__Kutipan__.

Maka Atas Berkat Rahmat Allah Yang Mahakuasa, dan dengan didorong keinginan luhur mewujudkan cita-cita Proklamasi kemerdekaan Indonesia yang berdasarkan Ketuhanan Yang Maha Esa. Yaitu, menjadikan Indonesia bermartabat dan berbudaya mulia, Indonesia yang makmur, sejahtera dan bersaudara, Indonesia yang aman, bersatu, dan berdaulat, menuju “Baldatun Thayyibatun wa Rabbun Ghafur,” negara yang adil, makmur dan mendapatkan ampunan dari Allah Swt, Pencipta dan Pemelihara alam semesta.
Dengan maksud dan tujuan tersebut, maka Kami dari Majelis Mujahidin, sebuah institusi yang mencita-citakan terlaksananya Syariat Islam di lembaga negara, menyampaikan Surat Aspirasi “DENGARLAH SUARA RAKYAT” ini, kepada Presiden terpilih Jendral (Purn) Prabowo Subianto, yang insya Allah akan dilantik pada 20 Oktober 2024.

[Entri Tersimpan]
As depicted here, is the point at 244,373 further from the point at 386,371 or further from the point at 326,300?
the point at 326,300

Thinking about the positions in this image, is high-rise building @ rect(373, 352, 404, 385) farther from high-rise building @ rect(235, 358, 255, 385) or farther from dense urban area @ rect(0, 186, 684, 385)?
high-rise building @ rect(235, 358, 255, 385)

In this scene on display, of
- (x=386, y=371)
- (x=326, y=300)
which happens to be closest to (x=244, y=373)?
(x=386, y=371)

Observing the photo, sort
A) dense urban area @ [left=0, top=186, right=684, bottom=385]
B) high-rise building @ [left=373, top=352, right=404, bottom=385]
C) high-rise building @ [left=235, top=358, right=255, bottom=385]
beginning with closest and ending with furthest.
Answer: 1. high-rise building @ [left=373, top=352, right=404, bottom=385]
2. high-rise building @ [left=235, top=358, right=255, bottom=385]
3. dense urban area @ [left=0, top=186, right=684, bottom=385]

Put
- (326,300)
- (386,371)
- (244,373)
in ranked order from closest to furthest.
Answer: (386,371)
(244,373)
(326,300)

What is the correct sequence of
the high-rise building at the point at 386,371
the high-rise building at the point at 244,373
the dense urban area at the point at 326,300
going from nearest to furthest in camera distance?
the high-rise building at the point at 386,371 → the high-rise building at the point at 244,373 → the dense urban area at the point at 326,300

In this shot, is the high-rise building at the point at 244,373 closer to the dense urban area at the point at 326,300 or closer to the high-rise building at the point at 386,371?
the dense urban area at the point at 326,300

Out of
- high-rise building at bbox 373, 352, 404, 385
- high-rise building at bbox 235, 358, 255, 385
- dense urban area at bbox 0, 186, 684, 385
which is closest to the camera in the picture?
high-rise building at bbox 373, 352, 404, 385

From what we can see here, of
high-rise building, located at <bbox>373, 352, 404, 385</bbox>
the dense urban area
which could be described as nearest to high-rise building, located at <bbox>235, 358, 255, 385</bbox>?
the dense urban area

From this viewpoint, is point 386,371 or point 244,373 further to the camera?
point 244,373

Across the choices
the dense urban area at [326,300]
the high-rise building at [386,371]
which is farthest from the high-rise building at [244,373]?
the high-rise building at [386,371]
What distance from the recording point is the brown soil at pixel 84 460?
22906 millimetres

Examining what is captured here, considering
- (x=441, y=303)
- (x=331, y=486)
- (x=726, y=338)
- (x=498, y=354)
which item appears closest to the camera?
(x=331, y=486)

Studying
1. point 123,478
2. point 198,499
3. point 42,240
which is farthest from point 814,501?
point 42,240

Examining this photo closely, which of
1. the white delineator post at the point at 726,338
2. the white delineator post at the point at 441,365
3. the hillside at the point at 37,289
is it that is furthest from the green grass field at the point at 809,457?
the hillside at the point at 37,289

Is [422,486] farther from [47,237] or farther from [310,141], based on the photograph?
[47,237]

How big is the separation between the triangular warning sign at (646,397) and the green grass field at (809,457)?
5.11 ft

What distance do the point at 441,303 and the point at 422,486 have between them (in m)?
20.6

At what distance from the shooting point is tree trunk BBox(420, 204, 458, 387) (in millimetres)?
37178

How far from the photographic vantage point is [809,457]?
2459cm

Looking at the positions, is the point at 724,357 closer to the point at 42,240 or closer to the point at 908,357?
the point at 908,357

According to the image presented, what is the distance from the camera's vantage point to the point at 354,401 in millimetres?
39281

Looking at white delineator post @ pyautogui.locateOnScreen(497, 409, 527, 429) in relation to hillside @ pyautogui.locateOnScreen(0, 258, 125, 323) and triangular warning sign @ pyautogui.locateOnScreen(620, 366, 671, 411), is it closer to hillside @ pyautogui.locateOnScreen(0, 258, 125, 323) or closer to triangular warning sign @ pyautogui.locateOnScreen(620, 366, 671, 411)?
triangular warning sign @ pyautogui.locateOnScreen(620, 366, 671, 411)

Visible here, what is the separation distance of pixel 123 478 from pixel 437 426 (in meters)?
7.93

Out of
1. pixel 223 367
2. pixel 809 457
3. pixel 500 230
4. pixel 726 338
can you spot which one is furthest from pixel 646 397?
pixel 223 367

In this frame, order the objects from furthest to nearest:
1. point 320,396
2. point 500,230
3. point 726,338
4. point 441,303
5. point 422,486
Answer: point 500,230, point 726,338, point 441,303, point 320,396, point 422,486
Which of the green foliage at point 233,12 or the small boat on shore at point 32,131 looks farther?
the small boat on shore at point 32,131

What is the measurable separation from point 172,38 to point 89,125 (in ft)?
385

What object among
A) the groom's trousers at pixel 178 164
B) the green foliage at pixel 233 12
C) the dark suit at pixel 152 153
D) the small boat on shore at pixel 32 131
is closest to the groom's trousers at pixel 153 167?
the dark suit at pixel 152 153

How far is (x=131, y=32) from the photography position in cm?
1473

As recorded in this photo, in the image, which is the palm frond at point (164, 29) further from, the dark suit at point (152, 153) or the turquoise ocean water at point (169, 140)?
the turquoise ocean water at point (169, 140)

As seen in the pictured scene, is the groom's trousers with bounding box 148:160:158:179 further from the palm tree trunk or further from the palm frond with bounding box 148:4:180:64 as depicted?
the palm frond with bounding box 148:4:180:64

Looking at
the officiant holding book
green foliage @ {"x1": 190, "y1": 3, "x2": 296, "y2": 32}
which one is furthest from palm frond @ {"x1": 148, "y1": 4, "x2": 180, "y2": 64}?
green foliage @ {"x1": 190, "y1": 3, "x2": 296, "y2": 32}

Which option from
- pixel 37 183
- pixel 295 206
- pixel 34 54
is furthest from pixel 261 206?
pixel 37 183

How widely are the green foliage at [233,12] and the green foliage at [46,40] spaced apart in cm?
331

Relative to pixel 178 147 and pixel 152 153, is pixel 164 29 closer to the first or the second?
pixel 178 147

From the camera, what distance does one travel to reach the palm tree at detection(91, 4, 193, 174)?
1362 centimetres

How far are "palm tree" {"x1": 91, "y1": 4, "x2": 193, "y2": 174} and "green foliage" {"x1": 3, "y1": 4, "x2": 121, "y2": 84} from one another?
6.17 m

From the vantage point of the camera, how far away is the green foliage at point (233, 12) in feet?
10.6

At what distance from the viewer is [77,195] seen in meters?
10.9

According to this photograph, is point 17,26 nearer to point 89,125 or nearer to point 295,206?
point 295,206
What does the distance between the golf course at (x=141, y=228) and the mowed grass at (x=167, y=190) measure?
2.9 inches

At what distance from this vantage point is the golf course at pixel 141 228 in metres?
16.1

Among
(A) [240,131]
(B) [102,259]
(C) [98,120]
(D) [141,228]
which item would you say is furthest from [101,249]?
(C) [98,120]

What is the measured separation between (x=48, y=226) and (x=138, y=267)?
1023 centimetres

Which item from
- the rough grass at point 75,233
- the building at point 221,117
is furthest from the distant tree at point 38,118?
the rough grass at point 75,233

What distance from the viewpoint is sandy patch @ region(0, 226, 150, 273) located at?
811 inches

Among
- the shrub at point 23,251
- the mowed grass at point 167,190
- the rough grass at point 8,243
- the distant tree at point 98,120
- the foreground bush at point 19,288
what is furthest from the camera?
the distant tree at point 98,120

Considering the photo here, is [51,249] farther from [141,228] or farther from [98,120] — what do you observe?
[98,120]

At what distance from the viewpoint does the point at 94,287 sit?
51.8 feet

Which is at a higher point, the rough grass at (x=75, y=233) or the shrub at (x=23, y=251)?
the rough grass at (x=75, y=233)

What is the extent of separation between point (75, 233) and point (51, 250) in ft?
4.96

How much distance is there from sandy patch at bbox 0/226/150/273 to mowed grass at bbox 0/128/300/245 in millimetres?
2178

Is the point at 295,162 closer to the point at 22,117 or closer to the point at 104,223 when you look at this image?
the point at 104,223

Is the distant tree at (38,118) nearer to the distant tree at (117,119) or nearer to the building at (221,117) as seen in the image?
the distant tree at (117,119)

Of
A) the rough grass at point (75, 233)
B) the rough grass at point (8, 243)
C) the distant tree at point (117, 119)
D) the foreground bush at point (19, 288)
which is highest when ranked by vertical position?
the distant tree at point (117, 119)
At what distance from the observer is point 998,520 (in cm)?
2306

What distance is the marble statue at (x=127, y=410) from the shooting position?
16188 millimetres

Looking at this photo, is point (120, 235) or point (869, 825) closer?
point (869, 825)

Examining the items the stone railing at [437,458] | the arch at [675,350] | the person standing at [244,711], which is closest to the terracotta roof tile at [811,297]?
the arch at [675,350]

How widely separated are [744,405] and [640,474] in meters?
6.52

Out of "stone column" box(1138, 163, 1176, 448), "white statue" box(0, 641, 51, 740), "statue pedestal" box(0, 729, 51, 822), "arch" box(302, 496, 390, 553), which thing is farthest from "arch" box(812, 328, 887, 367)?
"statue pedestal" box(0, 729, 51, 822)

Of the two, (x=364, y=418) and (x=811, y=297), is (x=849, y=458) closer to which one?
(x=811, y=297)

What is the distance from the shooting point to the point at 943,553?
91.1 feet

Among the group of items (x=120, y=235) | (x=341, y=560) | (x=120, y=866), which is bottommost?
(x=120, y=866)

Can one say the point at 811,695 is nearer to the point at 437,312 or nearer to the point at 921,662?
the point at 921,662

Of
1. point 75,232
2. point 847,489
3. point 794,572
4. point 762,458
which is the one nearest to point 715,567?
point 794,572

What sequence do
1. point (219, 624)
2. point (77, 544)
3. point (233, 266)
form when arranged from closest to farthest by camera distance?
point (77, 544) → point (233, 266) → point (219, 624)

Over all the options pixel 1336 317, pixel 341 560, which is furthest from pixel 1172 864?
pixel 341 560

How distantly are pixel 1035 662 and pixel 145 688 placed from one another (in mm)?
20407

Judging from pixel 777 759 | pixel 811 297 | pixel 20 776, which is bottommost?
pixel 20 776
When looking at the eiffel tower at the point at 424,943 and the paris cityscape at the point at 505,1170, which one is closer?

__Latihan Tertulis__. Tuliskan kembali secara persis bagian dari kutipan surat aspirasi, mulai dari "Maka Atas Berkat" hingga dan termasuk "Pemelihara alam semesta.".

__Hasil Akhir__.
Maka Atas Berkat Rahmat Allah Yang Mahakuasa, dan dengan didorong keinginan luhur mewujudkan cita-cita Proklamasi kemerdekaan Indonesia yang berdasarkan Ketuhanan Yang Maha Esa. Yaitu, menjadikan Indonesia bermartabat dan berbudaya mulia, Indonesia yang makmur, sejahtera dan bersaudara, Indonesia yang aman, bersatu, dan berdaulat, menuju “Baldatun Thayyibatun wa Rabbun Ghafur,” negara yang adil, makmur dan mendapatkan ampunan dari Allah Swt, Pencipta dan Pemelihara alam semesta.